*YOUR OBJECTIVE*. Put every line of the records below into a JSON list of strings, one string per line, leaving out the blank lines.

*INFORMATION SUPPLIED*.
────────

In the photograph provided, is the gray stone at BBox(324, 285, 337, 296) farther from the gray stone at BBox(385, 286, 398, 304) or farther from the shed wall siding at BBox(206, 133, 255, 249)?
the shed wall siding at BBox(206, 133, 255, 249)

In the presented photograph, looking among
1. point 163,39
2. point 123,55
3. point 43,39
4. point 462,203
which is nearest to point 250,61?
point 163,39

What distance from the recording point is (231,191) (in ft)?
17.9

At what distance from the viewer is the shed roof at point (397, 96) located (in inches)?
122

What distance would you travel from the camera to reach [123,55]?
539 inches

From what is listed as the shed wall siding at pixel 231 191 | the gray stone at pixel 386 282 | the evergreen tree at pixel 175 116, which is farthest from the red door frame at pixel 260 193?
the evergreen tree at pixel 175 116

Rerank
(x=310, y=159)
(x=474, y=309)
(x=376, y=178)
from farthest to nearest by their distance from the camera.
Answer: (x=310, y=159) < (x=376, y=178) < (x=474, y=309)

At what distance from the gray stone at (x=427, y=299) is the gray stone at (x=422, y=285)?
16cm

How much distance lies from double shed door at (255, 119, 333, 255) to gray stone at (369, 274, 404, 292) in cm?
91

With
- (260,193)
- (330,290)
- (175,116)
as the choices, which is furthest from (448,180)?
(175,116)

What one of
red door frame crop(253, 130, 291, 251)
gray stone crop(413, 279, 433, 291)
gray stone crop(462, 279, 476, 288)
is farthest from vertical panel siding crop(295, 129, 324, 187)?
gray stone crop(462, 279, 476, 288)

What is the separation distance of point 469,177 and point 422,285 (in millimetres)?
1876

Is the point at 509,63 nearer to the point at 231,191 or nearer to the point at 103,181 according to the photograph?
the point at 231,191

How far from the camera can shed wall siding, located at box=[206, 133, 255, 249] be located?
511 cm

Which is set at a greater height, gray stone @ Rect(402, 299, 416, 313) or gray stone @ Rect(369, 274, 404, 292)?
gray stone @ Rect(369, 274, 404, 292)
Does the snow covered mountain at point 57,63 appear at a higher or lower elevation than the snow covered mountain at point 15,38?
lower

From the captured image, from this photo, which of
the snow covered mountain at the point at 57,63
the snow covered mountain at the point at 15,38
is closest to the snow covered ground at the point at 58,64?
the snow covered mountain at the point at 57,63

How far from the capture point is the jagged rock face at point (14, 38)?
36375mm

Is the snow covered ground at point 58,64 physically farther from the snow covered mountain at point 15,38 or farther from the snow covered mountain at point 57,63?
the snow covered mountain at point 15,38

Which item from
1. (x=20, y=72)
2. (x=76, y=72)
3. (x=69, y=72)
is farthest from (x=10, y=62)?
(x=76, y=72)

────────

*RESULT BELOW*.
[
  "In the photograph provided, is the gray stone at BBox(324, 285, 337, 296) farther from the gray stone at BBox(385, 286, 398, 304) or farther from the shed wall siding at BBox(206, 133, 255, 249)?",
  "the shed wall siding at BBox(206, 133, 255, 249)",
  "In the presented photograph, looking among",
  "1. point 163,39",
  "2. point 123,55",
  "3. point 43,39",
  "4. point 462,203",
  "which is nearest to point 250,61?",
  "point 163,39",
  "What distance from the recording point is (231,191) (in ft)?",
  "17.9",
  "At what distance from the viewer is the shed roof at point (397, 96) located (in inches)?",
  "122",
  "What distance would you travel from the camera to reach [123,55]?",
  "539 inches",
  "From what is listed as the shed wall siding at pixel 231 191 | the gray stone at pixel 386 282 | the evergreen tree at pixel 175 116, which is farthest from the red door frame at pixel 260 193?",
  "the evergreen tree at pixel 175 116",
  "Rerank",
  "(x=310, y=159)",
  "(x=474, y=309)",
  "(x=376, y=178)",
  "from farthest to nearest by their distance from the camera.",
  "Answer: (x=310, y=159) < (x=376, y=178) < (x=474, y=309)",
  "At what distance from the gray stone at (x=427, y=299) is the gray stone at (x=422, y=285)?",
  "16cm",
  "How much distance lies from double shed door at (255, 119, 333, 255) to gray stone at (369, 274, 404, 292) in cm?",
  "91",
  "With",
  "- (260,193)",
  "- (330,290)",
  "- (175,116)",
  "as the choices, which is furthest from (448,180)?",
  "(175,116)",
  "What one of",
  "red door frame crop(253, 130, 291, 251)",
  "gray stone crop(413, 279, 433, 291)",
  "gray stone crop(462, 279, 476, 288)",
  "is farthest from vertical panel siding crop(295, 129, 324, 187)?",
  "gray stone crop(462, 279, 476, 288)",
  "What is the separation distance of point 469,177 and point 422,285 (in millimetres)?",
  "1876",
  "Is the point at 509,63 nearer to the point at 231,191 or nearer to the point at 103,181 according to the photograph?",
  "the point at 231,191",
  "How far from the camera can shed wall siding, located at box=[206, 133, 255, 249] be located?",
  "511 cm",
  "Which is set at a greater height, gray stone @ Rect(402, 299, 416, 313) or gray stone @ Rect(369, 274, 404, 292)?",
  "gray stone @ Rect(369, 274, 404, 292)",
  "Does the snow covered mountain at point 57,63 appear at a higher or lower elevation than the snow covered mountain at point 15,38?",
  "lower",
  "From the captured image, from this photo, which of",
  "the snow covered mountain at the point at 57,63",
  "the snow covered mountain at the point at 15,38",
  "is closest to the snow covered ground at the point at 58,64?",
  "the snow covered mountain at the point at 57,63",
  "How far from the capture point is the jagged rock face at point (14, 38)?",
  "36375mm",
  "Is the snow covered ground at point 58,64 physically farther from the snow covered mountain at point 15,38 or farther from the snow covered mountain at point 57,63?",
  "the snow covered mountain at point 15,38",
  "Which item from",
  "1. (x=20, y=72)",
  "2. (x=76, y=72)",
  "3. (x=69, y=72)",
  "is farthest from (x=10, y=62)?",
  "(x=76, y=72)"
]